To reach that conclusion, Michigan’s leaders dug into the facts, data, and studies finally disclosed by Enbridge after demands from the DNR, the Department of Environment, Great Lakes, and Energy (EGLE), and the Attorney General’s office, and the order entered by the Circuit Court for Ingham County last summer. The reality is that strong currents, anchor and cable strikes, storms, continued scouring of bottomlands under the pipes, the suspension of more than 3 miles of pipeline on 228 anchor posts screwed into the bottomlands as “repairs”—when, in fact, there has been an overall, massive design change in the structure—have put the dual pipes in the Straits on the brink. This danger is compounded by the fact that these newly discovered and uncontrollable conditions, events, and grave dangers have never been evaluated or authorized under the State’s public trust laws by any governmental agency.
Enbridge has enjoyed a nearly free ride, reaping several hundred million dollars a year in revenues from Line 5 the past two decades; the dual lines, in fact all of Line 5, are well past the safe and reasonable life of a pipeline built 67 years ago. The company now has 6 months to make the transition to a permanent shutdown of Line 5, and there will be little if any negative effect on gasoline prices and energy supplies, according to extensive research, as well as recent experience, when damage to Line 5 in the Straits caused it to be fully and then partially closed for several weeks this past summer. Meanwhile, the positive effect will be that all can rest more peacefully knowing that a bright line is drawn and the time is coming for Enbridge to adjust its massive North American pipeline network to meet any needs not filled by competing pipeline companies for crude oil at regional refineries.
There will be plenty of jobs tied to the proper decommissioning of the lines, and more jobs in adjusting the existing capacity of Enbridge’s overall pipeline system in Michigan, like the extra 400,000 barrels of oil per day of design capacity in Line 78 that replaced Enbridge’s smaller Line 6B that ruptured in 2010 and devastated the Kalamazoo River. And clean energy will provide many more Michigan jobs than Enrbidge ever has, without risking the Great Lakes.

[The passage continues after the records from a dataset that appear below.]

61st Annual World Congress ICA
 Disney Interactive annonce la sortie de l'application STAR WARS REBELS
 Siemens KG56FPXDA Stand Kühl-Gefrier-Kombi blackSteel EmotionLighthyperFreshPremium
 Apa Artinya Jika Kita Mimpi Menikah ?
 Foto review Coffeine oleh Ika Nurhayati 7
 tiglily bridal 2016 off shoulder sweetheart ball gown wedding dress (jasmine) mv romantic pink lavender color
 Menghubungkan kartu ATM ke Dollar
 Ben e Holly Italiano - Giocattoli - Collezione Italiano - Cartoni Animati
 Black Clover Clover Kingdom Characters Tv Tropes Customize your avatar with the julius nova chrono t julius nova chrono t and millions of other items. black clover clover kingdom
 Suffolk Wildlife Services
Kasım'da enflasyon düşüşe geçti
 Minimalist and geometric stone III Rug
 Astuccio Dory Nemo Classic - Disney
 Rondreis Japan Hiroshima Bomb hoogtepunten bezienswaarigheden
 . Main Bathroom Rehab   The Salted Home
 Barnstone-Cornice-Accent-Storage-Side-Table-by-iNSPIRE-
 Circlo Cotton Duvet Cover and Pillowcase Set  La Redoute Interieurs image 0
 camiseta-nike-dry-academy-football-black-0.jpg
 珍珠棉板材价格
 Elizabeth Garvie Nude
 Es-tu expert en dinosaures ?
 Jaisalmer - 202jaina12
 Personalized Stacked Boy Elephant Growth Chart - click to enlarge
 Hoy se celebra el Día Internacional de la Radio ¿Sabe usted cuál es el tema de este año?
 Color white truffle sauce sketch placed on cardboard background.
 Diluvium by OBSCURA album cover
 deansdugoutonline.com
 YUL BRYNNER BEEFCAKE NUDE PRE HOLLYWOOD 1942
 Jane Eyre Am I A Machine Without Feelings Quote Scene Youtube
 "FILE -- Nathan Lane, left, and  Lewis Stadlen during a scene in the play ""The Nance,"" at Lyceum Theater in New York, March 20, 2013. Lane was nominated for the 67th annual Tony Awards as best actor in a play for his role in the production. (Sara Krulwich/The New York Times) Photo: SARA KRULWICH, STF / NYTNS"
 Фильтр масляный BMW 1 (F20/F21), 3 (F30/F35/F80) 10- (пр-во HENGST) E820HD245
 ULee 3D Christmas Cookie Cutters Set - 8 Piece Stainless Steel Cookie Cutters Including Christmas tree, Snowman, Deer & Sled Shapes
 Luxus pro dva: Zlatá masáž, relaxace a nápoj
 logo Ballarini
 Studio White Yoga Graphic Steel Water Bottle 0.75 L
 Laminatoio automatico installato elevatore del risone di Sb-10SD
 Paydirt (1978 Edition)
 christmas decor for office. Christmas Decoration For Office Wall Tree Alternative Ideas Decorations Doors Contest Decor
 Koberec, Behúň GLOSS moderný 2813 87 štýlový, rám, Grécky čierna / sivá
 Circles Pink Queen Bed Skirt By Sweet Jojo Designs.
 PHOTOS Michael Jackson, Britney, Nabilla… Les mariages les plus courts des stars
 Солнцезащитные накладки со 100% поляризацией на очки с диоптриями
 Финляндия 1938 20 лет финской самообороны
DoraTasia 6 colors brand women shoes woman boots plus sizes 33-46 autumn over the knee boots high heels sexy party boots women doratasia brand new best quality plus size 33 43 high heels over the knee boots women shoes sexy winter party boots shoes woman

A risk and economic study commissioned by FLOW and conducted by a Michigan State University ecological economist estimated that the damages from a spill or leak from the dual pipes in the Straits would exceed $6 billion. Although the concerns about propane supplies for customers in rural areas of the Upper Peninsula are important, the U.P. Energy Task Force propane report and other independent reports show that new competition and infrastructure adjustments for propane service in the U.P. should be encouraged and can be in place by May of 2021. Moreover, the reality right now is that the need for crude oil is rapidly declining because of the United States’ and the world’s shift to renewable energy to diminish the deadly, crippling, and unaffordable and irreparable damage from climate change.
This is not 1953, when Line 5 was built and color TV was a brand new innovation in the United States. This is not 2003 either, when Line 5 reached the end of its intended lifespan and Enbridge started adding screw anchors in an attempt to “repair” a failing design because of unanticipated strong currents in the Straits of Mackinac—well documented by data and science. This is 2020, a far different world, facing a climate crisis and global freshwater scarcity. It’s a world in which our leaders are elected to make hard decisions to protect their citizens, as any trustee has a fiduciary duty to do regardless of politics or popularity. The Great Lakes, and the protected public trust rights therein to drink, fish, boat, bathe, and otherwise benefit from these public waters, are paramount.
Under public trust law, Michigan’s Governor, Attorney General, and DNR Director have put the public interest and good of all above the self-interests of a private corporation that will continue to survive only if it accepts that it is doing business in 2020, not 1953. Indeed, it’s time for all of us to accept and conform to this realization.